Task material Block Start

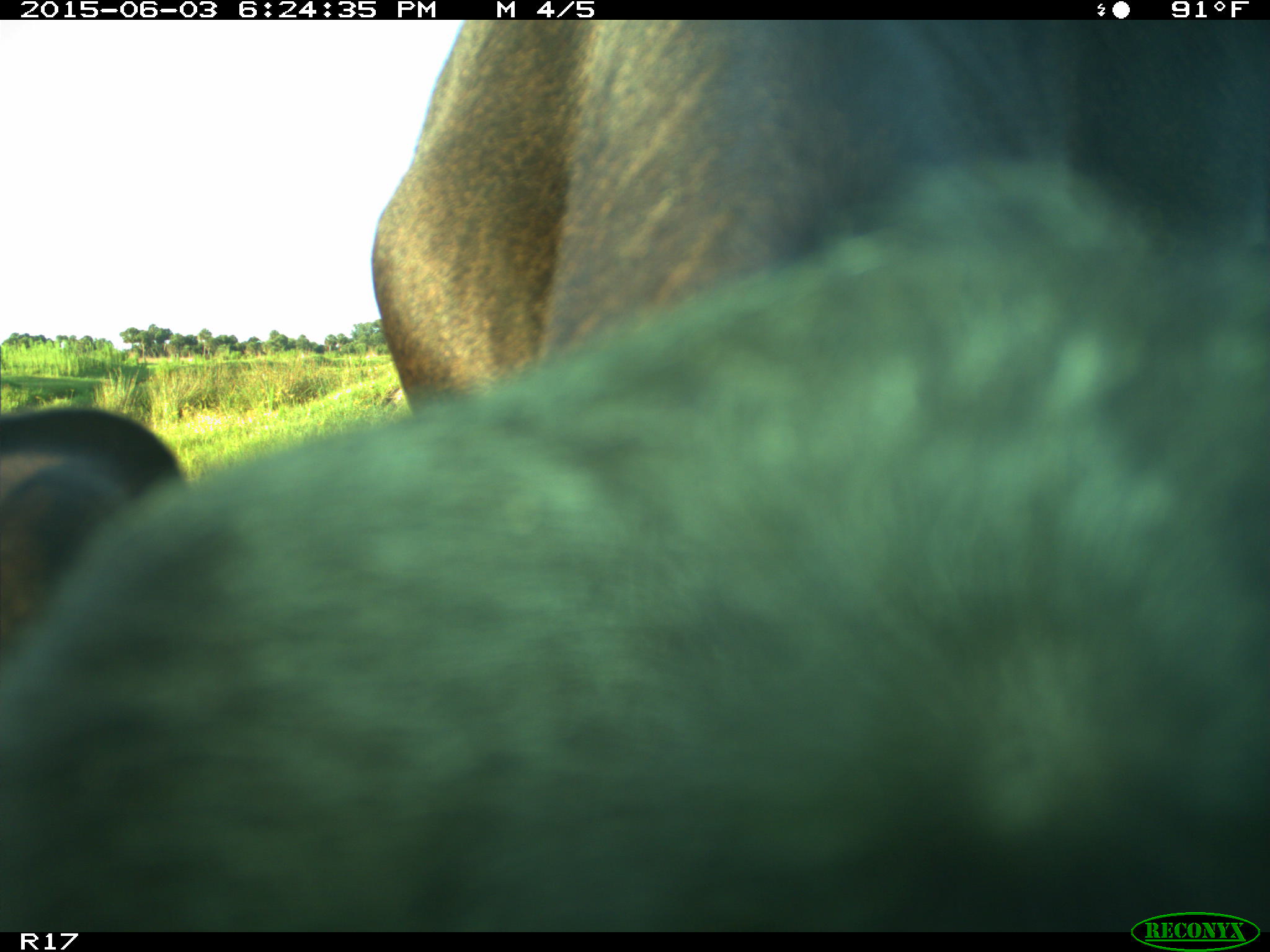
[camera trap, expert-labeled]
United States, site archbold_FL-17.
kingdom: Animalia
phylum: Chordata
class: Mammalia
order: Artiodactyla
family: Bovidae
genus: Bos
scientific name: Bos taurus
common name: domestic cow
Bos taurus (domestic cow).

Task material Block End

Activity
Leaving out every picture, repeat the records above exactly as they stand.

Task output
[camera trap, expert-labeled]
United States, site archbold_FL-17.
kingdom: Animalia
phylum: Chordata
class: Mammalia
order: Artiodactyla
family: Bovidae
genus: Bos
scientific name: Bos taurus
common name: domestic cow
Bos taurus (domestic cow).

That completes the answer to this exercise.